• [TREŚĆ ZADANIA 1]: Zaktualizuj i przytocz ponownie fragment wpisu o Sztafecie Szaleńców między „Idea bardzo prosta: biegowo” a „4 szalone doby.” włącznie, wstawiając „opowieść” w miejsce „relację”.
• [TREŚĆ ZADANIA 2]: Zacytuj, proszę, bez zmian linie listingu od jego początku do linii zawierającej „[637,611,726,653]” włącznie. Pomiń w odpowiedzi obrazy.

• [FRAGMENT TEKSTU]:
○ ○ ○

Sztafeta Szaleńców z Helu na Morskie Oko
Opublikowane w wt., 11/07/2023 - 00:11
Są pewne projekty których realizacja wydaje się tak niemożliwa, że tylko szaleniec by się jej podjął. A co jeśli znajdzie się piątka takich szaleńców? Ósmego czerwca wystartowała zatem druga edycja wyjątkowego projektu Sztafeta Szaleńców z Helu na Morskie Oko, zainicjowana pierwotnie przez Arka Ostaszewskiego
(@projekt_maraton_w_2_30) w 2020 roku.
Idea bardzo prosta: biegowo przez całą Polskę. Pozwolę sobie przytoczyć krótko relację z tego wydarzenia, napisaną przez Arka:
Jeszcze nie do końca do mnie dociera, że to zrobiliśmy Ten projekt siedział we mnie ponad 2 lata. W końcu dojrzał, ja dojrzałem do jego realizacji. Trudno opisać to co wniósł do mojego życia, trudno opisać to co działo się przez te 4 szalone doby.
Rozmyślanie nad zrobieniem czegokolwiek nic Ci nie da dopóki nie zaczniesz robić. To, że miesiąc temu się zdecydowałem na realizację Sztafety i nie zmieniałem terminu mimo tego że termin nie pasował moim biegowym ludziom, doprowadziło mnie do poznania niesamowitej mieszanki osobowości złożonych z ludzi którzy właściwie nie znali albo nikogo w teamie, albo 1/2 osoby.
I tutaj zaczęła się magia. Sztafeta Szaleńców odmieniła niejedno życie. 830 kilometrów pokonaliśmy w 79 godzin 59 minut i 55 sekund, w tempie średnim 5:46”.

○ ○ ○

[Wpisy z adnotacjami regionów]
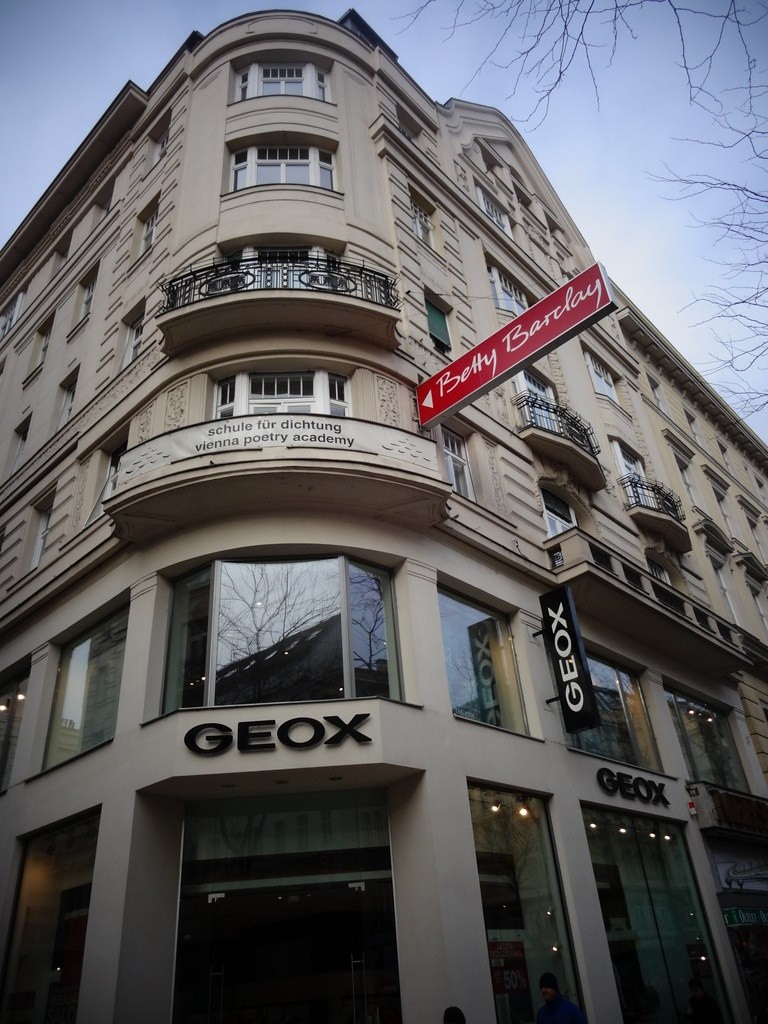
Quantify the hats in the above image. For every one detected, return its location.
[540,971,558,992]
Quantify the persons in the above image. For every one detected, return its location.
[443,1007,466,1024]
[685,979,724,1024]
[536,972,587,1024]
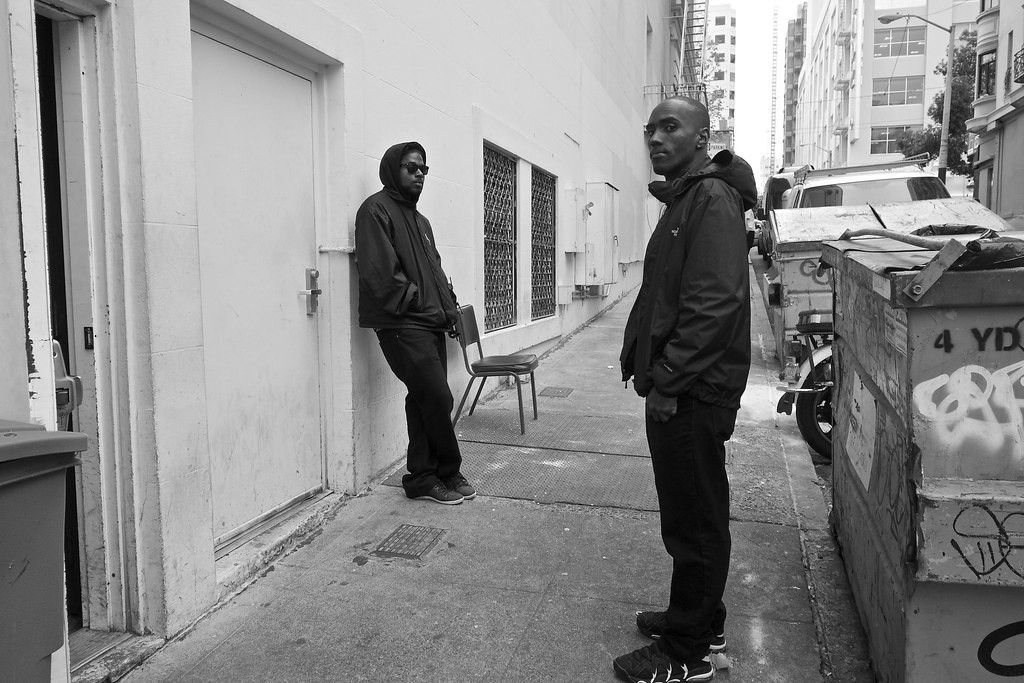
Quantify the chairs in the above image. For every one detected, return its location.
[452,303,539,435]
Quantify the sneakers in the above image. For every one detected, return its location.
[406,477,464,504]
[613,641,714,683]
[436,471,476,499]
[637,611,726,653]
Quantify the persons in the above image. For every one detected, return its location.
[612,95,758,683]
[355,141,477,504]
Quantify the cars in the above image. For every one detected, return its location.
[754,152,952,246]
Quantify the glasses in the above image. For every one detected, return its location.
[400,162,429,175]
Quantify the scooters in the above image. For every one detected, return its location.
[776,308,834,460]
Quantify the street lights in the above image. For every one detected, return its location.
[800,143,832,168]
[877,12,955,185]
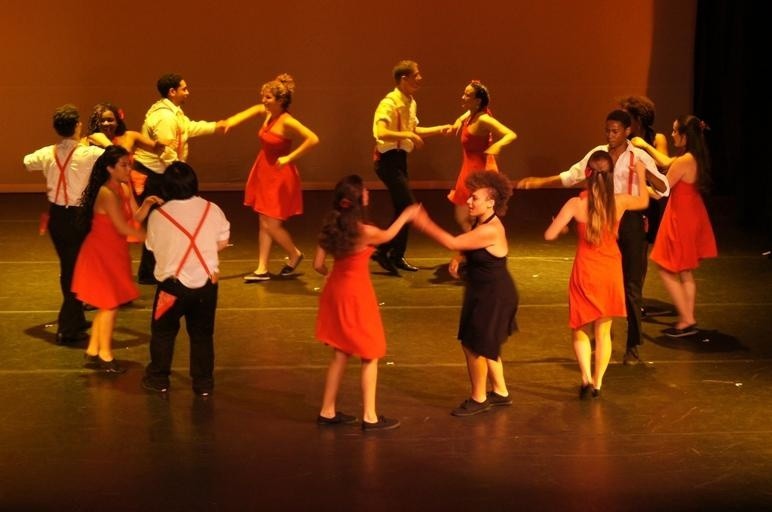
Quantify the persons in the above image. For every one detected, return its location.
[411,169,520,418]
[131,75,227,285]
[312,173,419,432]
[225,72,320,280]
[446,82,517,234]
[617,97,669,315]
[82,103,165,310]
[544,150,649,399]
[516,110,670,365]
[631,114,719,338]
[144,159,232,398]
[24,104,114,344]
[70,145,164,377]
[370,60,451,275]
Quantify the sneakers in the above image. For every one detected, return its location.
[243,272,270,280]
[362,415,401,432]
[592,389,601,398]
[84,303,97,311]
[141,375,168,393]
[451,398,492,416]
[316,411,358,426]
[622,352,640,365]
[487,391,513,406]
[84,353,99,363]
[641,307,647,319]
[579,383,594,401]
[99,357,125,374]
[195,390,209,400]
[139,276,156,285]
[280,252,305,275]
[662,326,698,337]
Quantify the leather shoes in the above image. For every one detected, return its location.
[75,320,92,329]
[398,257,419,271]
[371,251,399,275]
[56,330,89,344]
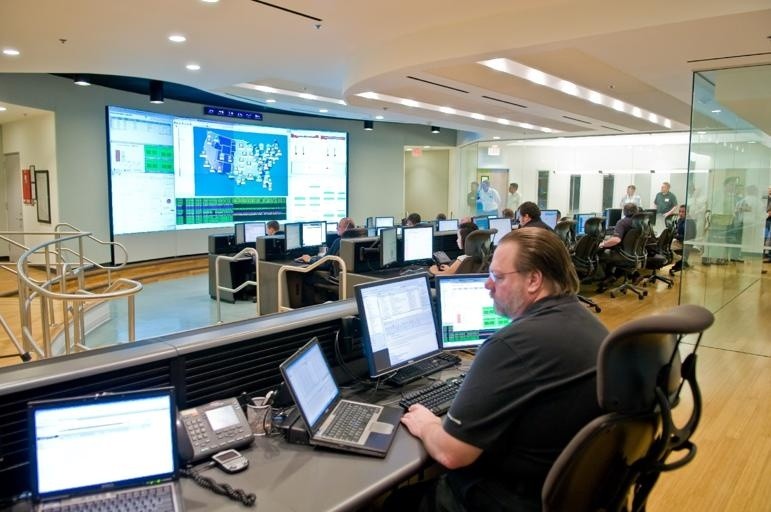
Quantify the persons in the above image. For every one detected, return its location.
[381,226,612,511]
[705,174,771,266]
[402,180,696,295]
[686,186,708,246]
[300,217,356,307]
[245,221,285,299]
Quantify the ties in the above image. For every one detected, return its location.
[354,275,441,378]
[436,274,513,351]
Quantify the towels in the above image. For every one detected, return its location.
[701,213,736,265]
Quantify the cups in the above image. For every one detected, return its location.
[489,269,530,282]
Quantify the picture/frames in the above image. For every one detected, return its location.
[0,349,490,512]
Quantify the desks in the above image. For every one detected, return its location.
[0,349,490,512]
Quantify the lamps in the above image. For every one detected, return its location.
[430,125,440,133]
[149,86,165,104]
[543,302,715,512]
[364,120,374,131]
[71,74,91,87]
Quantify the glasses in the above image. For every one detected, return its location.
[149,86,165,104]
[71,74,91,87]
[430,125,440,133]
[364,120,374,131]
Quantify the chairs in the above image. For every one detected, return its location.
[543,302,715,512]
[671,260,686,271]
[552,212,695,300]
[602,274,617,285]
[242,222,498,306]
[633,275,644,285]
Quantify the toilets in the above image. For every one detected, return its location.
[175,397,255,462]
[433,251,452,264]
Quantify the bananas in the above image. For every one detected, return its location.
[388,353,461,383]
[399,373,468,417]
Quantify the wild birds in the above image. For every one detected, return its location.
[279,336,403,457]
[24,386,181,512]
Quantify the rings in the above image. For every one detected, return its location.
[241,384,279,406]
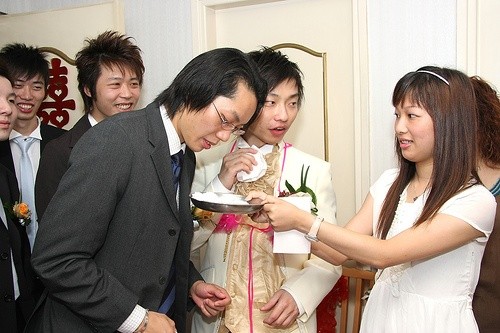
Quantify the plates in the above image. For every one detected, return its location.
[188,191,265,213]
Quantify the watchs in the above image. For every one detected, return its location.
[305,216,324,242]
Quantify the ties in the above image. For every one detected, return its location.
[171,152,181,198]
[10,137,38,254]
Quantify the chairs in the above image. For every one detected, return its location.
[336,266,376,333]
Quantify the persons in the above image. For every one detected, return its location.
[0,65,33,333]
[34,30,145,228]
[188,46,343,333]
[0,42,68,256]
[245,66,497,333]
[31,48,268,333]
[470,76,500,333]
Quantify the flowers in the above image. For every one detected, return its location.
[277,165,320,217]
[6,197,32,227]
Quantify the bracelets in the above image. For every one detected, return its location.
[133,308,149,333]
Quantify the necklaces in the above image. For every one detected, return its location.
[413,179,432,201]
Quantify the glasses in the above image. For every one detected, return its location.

○ ○ ○

• [WYNIK ZADANIA 1]:
Idea bardzo prosta: biegowo przez całą Polskę. Pozwolę sobie przytoczyć krótko opowieść z tego wydarzenia, napisaną przez Arka:
Jeszcze nie do końca do mnie dociera, że to zrobiliśmy Ten projekt siedział we mnie ponad 2 lata. W końcu dojrzał, ja dojrzałem do jego realizacji. Trudno opisać to co wniósł do mojego życia, trudno opisać to co działo się przez te 4 szalone doby.

• [WYNIK ZADANIA 2]:
Quantify the hats in the above image. For every one detected, return its location.
[540,971,558,992]
Quantify the persons in the above image. For every one detected, return its location.
[443,1007,466,1024]
[685,979,724,1024]
[536,972,587,1024]
Quantify the chairs in the above image. For every one detected, return its location.
[452,303,539,435]
Quantify the sneakers in the above image. For every one detected, return its location.
[406,477,464,504]
[613,641,714,683]
[436,471,476,499]
[637,611,726,653]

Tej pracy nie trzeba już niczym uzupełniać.